A recent survey revealed that 78% of millennials (ages 18-36,) and 64% of Gen X-ers (ages 37-52,) do not have a will.
By contrast, 81% of those ages 72 or older, and 58% of baby boomers (ages 53-71,) do have a document in place to ensure proper distribution of funds in the event that they pass.
In your 20s and 30s, creating a will may seem like a morbid subject that isn't worth visiting yet. Some young people don't believe they have enough assets to make writing a will worth it. Many live with their parents and still have student loans.
You may have asked yourself, "Do I need a will if I haven't even reached my 40s yet?" The answer is likely "yes," for a few important reasons. Let's review.
Importance of an Executor
When someone dies intestate, or without a will, the estate goes into probate, with a judge deciding who should be the rightful heirs to your assets.
If you are young and single but have a positive net worth, you will want to have a document in place to manage the distribution of your assets. If you don't own anything, however, a will is not necessary.
You may have named a beneficiary for your life insurance, retirement accounts, or property, which will ensure that they will inherit these assets or continue to benefit from them even if you are not here.
For physical assets, however, like a house, car, or electronics, you will need a will. The document will designate which individuals or organizations will own your property.
You will also want to consider your investments, 401k, life insurance, and ownership in businesses, all of which will need to be allocated.
Your executor should be someone you trust to see that your orders are carried out according to your wishes. Consider spouses, close family members, or clergymen when choosing an honest, responsible executor for your assets.
If you are an unmarried couple living together, do not assume that your will is going to be bequeathed to your partner once you are gone. It is important to put this information in writing to save your loved ones time and frustration.

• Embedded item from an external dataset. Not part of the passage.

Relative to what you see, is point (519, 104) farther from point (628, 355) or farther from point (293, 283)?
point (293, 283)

Many folks choose to put a "no contest" clause in their will. This provision ensures that anyone who argues about their inheritance will not receive anything. It is a simple way to ensure that your assets are not creating a constant battle after you have gone.
If You Have Children
A will can allow you to establish a guardian for any minor children if you cannot care for them. It can also establish a custodian for any elderly or disabled family members who are unable to make financial decisions.
A will can also dictate a means for distributing property among your minor children. If you don't put a plan in writing, they will receive their inheritance in one lump sum when they turn 18. A will allows you to set up payments at regular intervals to help adult children manage their finances more responsibly while they are young.
If you make your elderly parents the primary beneficiaries of your will, they may become ineligible for government assistance. You will want to put a key provision in that establishes monthly payments for their inheritance, rather than a lump sum.
A trust for your pet can also be established. You can choose someone to take care of them and allocate funds to meet their daily needs.
A Living Will
While a standard will provides for proper distribution of assets in the event of your death, a living will makes provisions in the event that you are alive but unable to make decisions yourself.
A Living Will allows you to establish someone as your Power of Attorney to make decisions about your medical treatment if you are terminally ill or in an ongoing vegetative state. It gives them the power to stop, give, or withhold medical treatments or procedures, including life-sustaining ones, if you put your wishes in writing beforehand.
You can select a friend or family member to act as your power of attorney by completing a fill-in-the-blank form, which many states provide for free. It will need to be signed in front of a notary for a small fee.
Preparing Your Will
Before preparing your will, you will need to collect paperwork confirming your assets, including real estate, 401K, life insurance, and vehicles. You will also want to keep a list of your debts, including mortgages, car loans, business loans, and credit card accounts.
Before you begin planning, develop a list of the names, addresses, and birthdates of your beneficiaries.
Some software, such as Quicken Willmaker Plus, can be purchased for around $50. It can help you to create a Standard Will, Living Will, Bypass Trust, or Financial Power of Attorney.
At a minimum, you should appoint a guardian for your children, designate an executor, and establish how you want your property distributed.
If you are uncomfortable with legal documents or have a complicated estate, you will want to enlist the help of an estate planning attorney. They may work alongside a CPA to develop maximum protection for your assets.
Do I Need a Will?
You may feel you are too young to ask the question "Do I need a will?" However, if you have any dependents, property, or money in savings, it is important to have the peace of mind that it will be managed appropriately.